╭─ Available data

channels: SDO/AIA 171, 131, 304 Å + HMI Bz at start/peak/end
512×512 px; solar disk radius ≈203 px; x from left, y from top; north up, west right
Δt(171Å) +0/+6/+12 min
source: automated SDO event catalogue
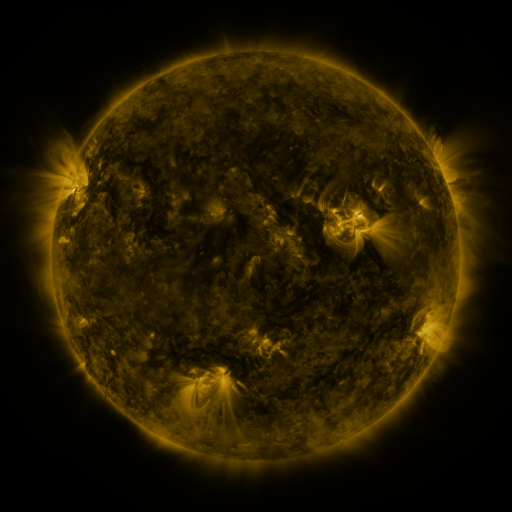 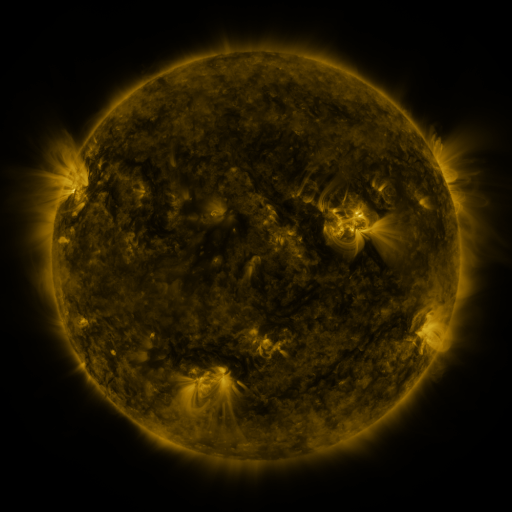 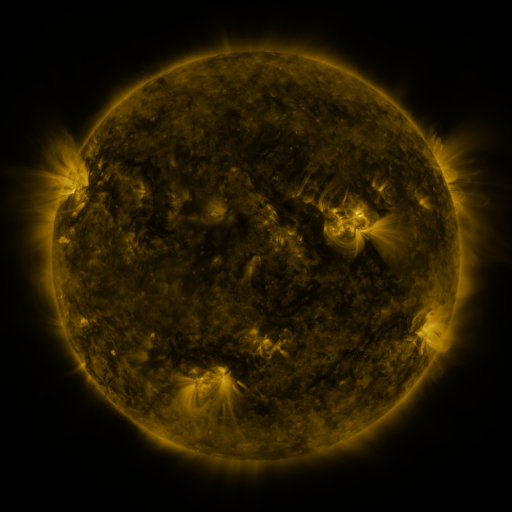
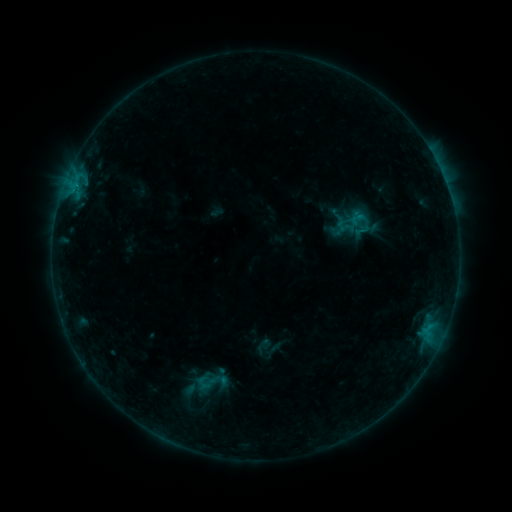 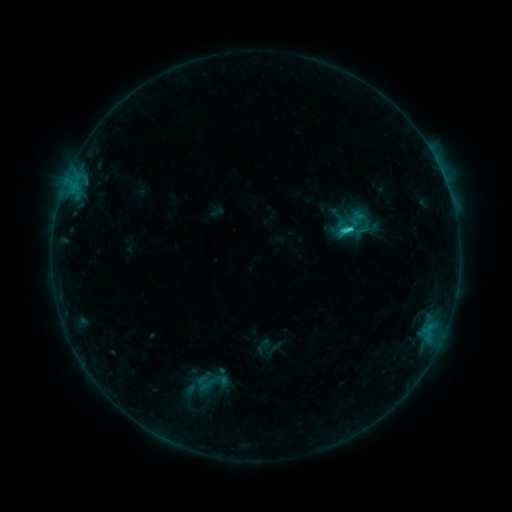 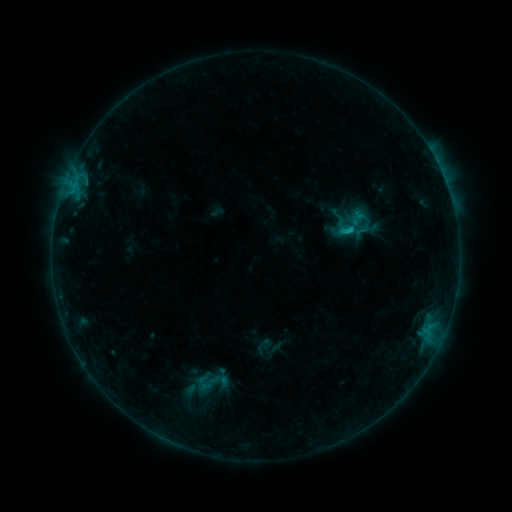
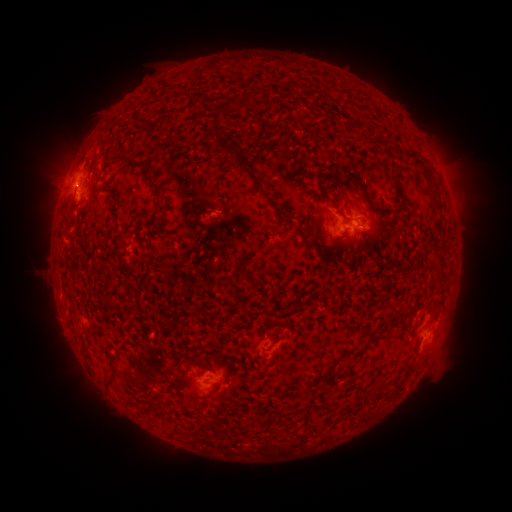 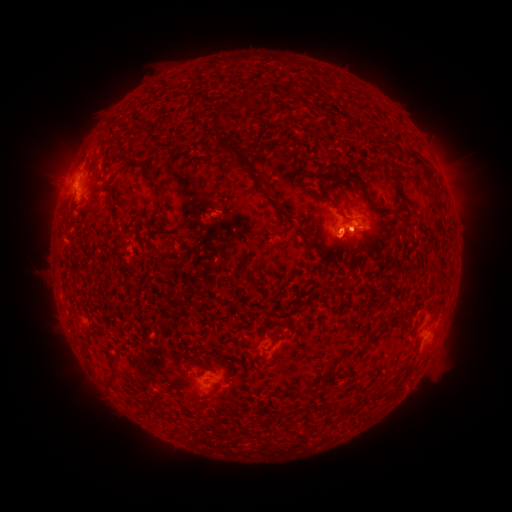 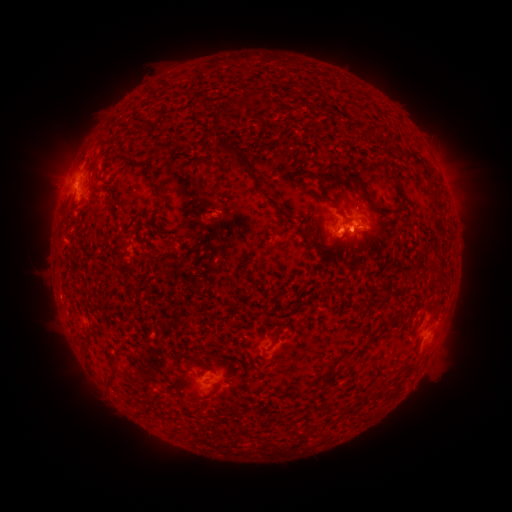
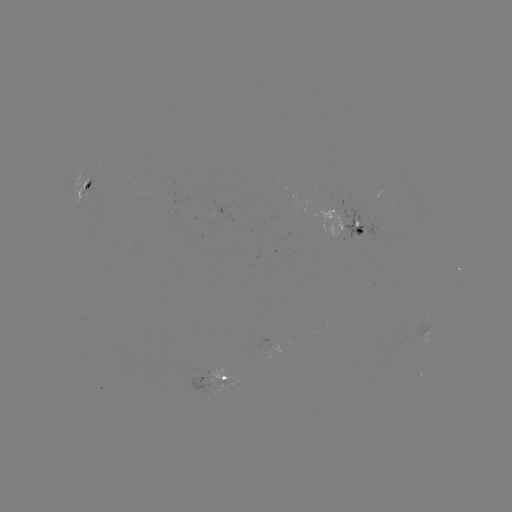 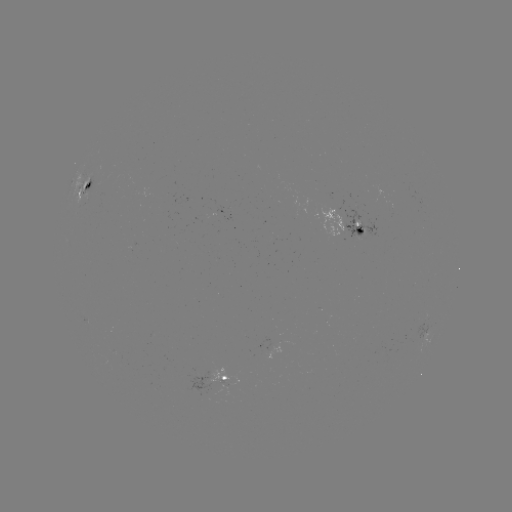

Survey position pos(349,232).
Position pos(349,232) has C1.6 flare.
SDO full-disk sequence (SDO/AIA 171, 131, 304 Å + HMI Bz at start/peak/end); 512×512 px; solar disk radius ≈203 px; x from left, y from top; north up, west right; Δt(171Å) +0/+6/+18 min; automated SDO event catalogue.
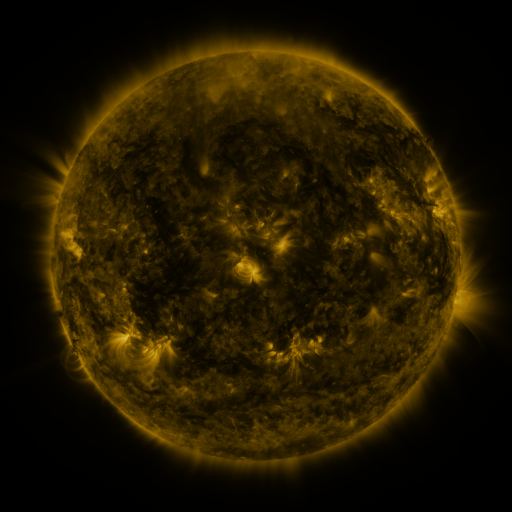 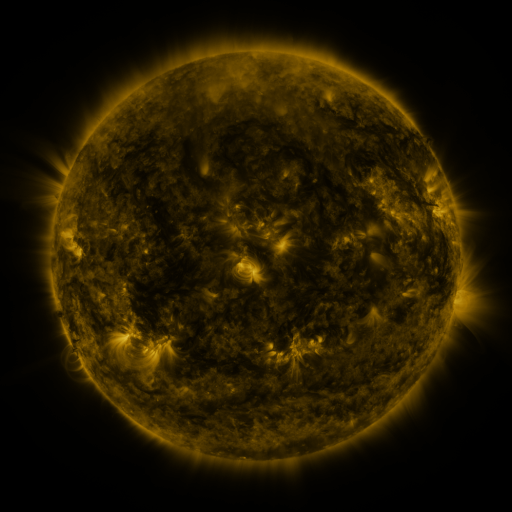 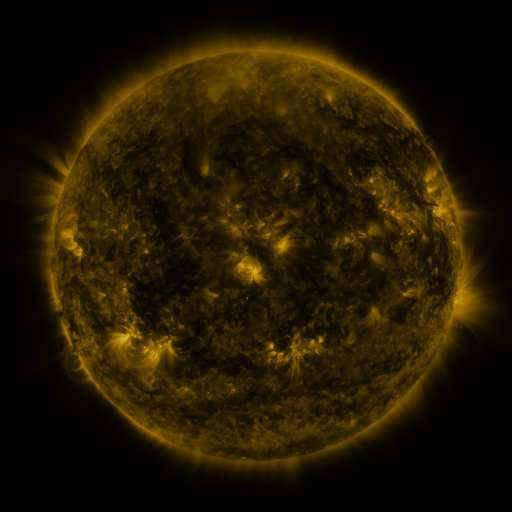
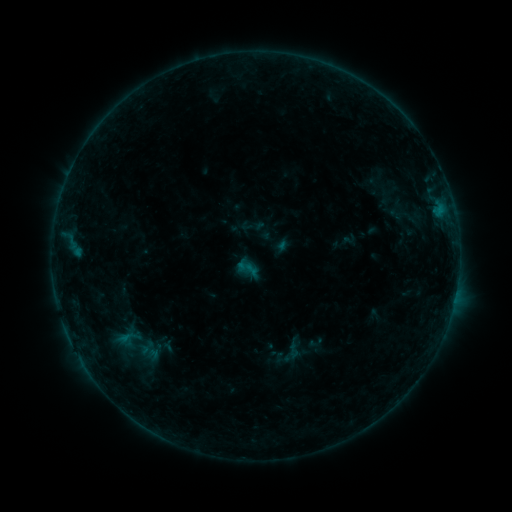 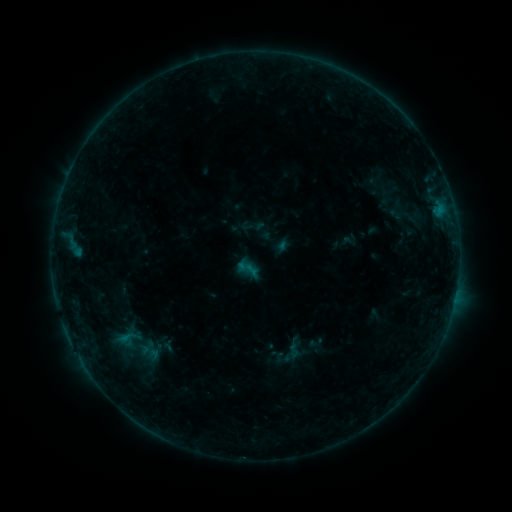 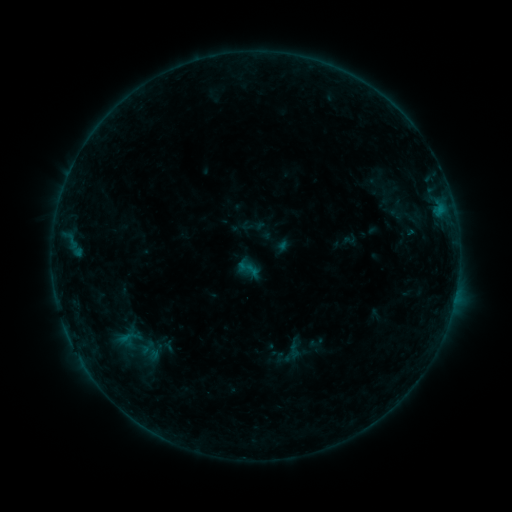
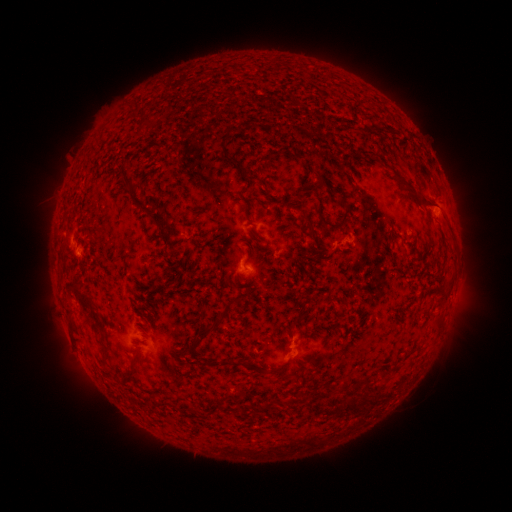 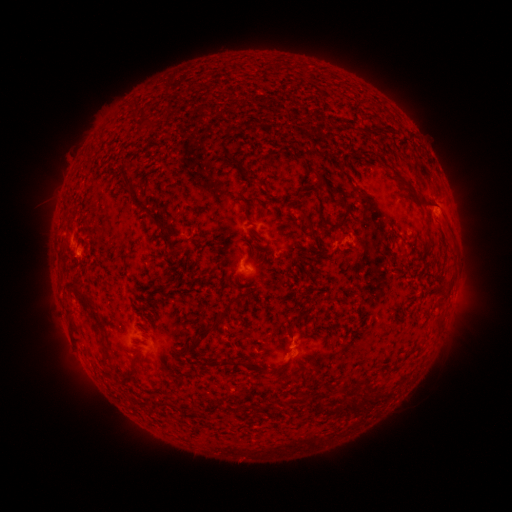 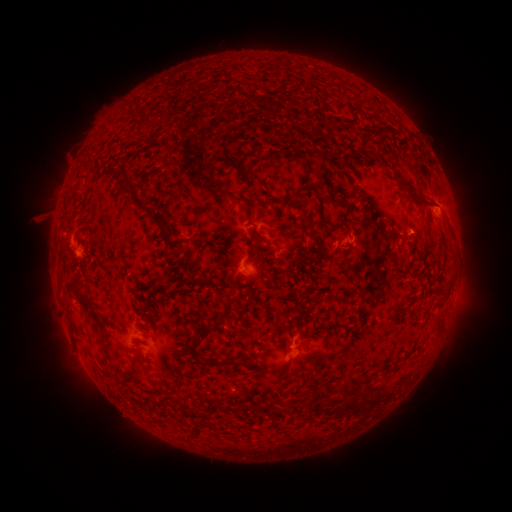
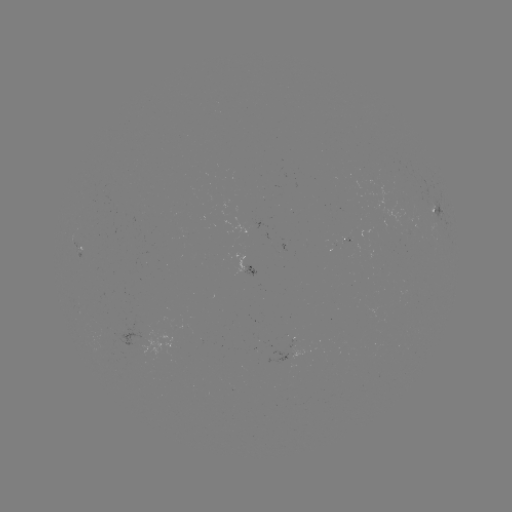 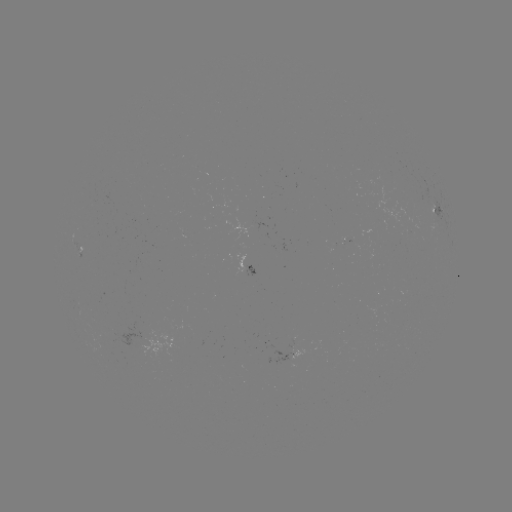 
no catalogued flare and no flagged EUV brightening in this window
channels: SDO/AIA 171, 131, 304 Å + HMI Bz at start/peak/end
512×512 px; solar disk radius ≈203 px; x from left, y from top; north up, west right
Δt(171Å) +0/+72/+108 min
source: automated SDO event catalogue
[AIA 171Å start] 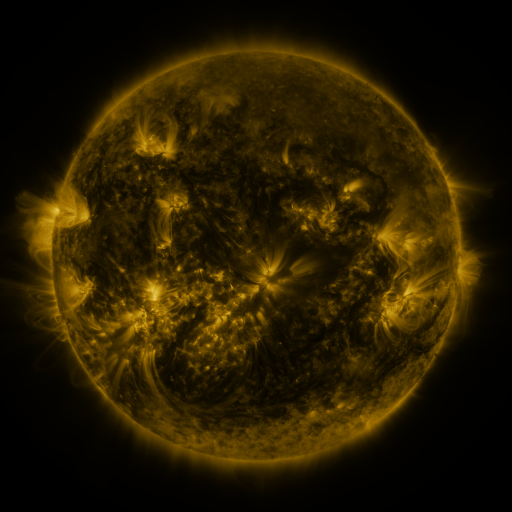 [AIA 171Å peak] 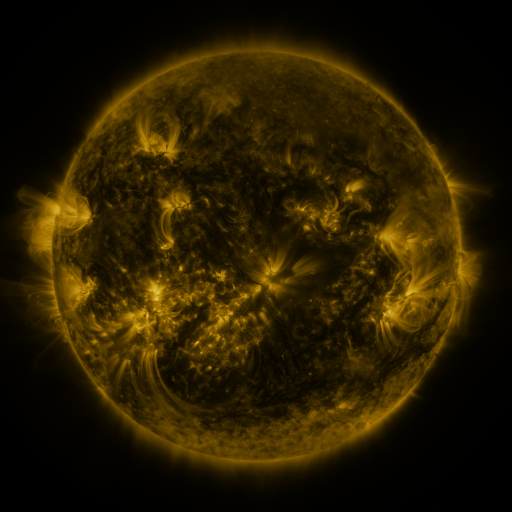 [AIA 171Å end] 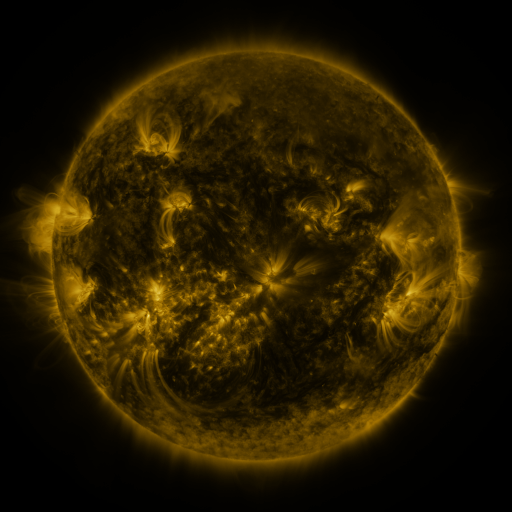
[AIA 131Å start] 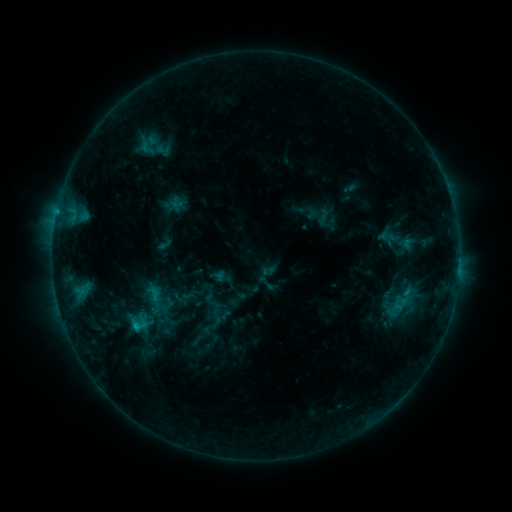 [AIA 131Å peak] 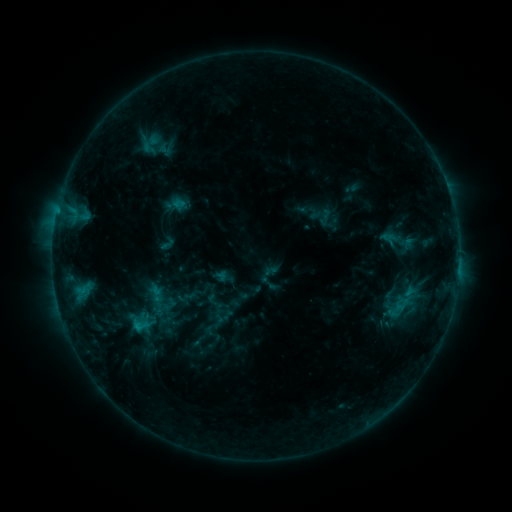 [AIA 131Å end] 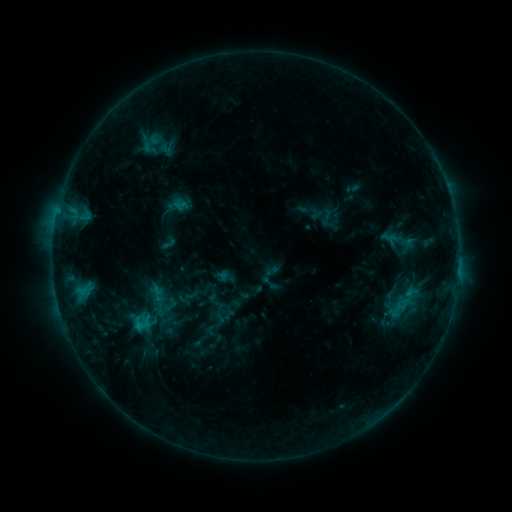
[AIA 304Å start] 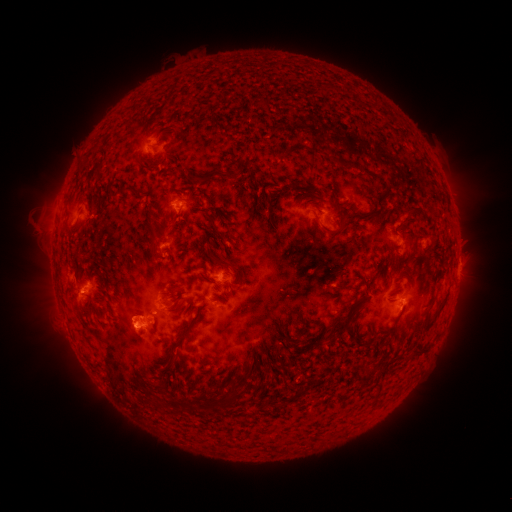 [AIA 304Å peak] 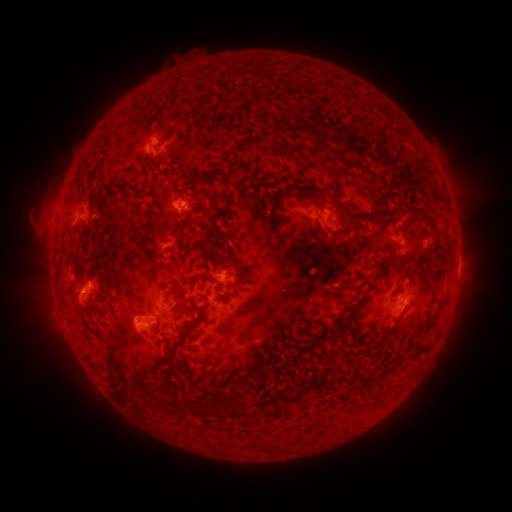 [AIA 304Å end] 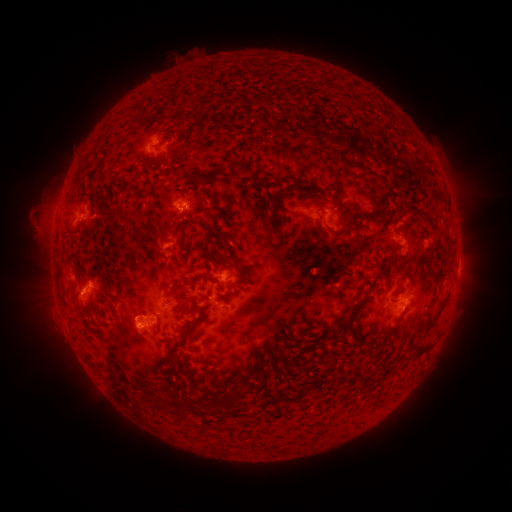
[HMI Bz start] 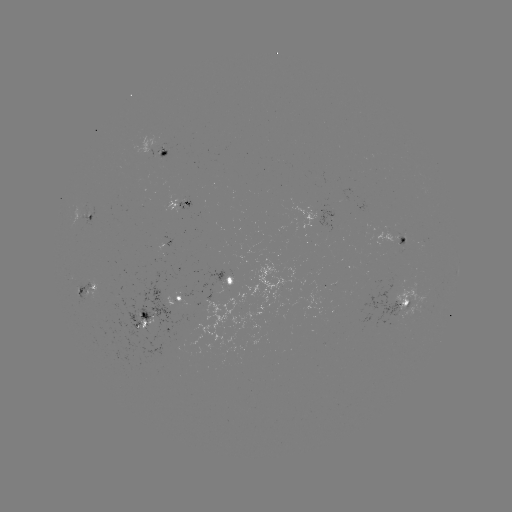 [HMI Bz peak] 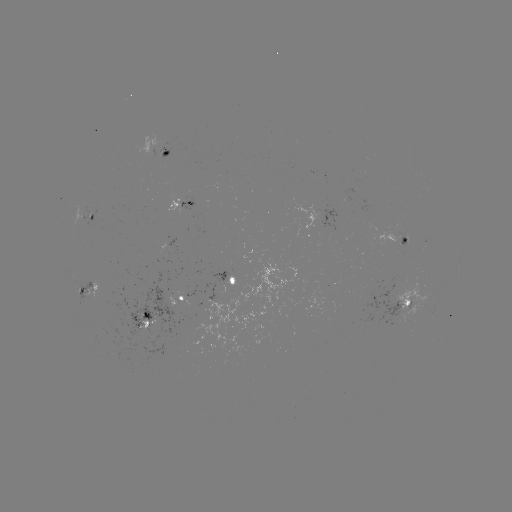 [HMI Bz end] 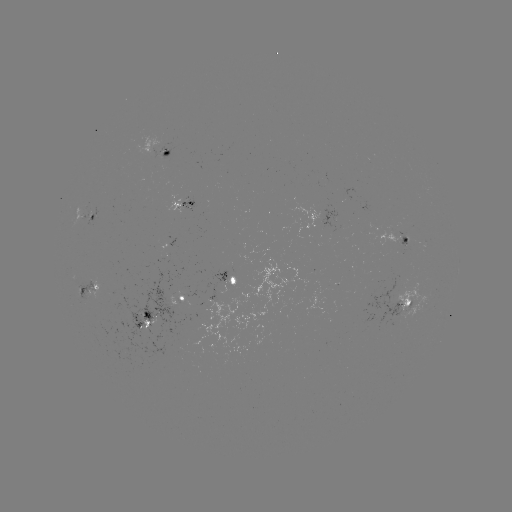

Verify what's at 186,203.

╰─

Problem to work on:
This exercise asks for an exact copy of the lines from the first one in the data through the line that contains "Position pos(349,232) has C1.6 flare.", pictures excluded.

Written solution:
channels: SDO/AIA 171, 131, 304 Å + HMI Bz at start/peak/end
512×512 px; solar disk radius ≈203 px; x from left, y from top; north up, west right
Δt(171Å) +0/+6/+12 min
source: automated SDO event catalogue

Survey position pos(349,232).
Position pos(349,232) has C1.6 flare.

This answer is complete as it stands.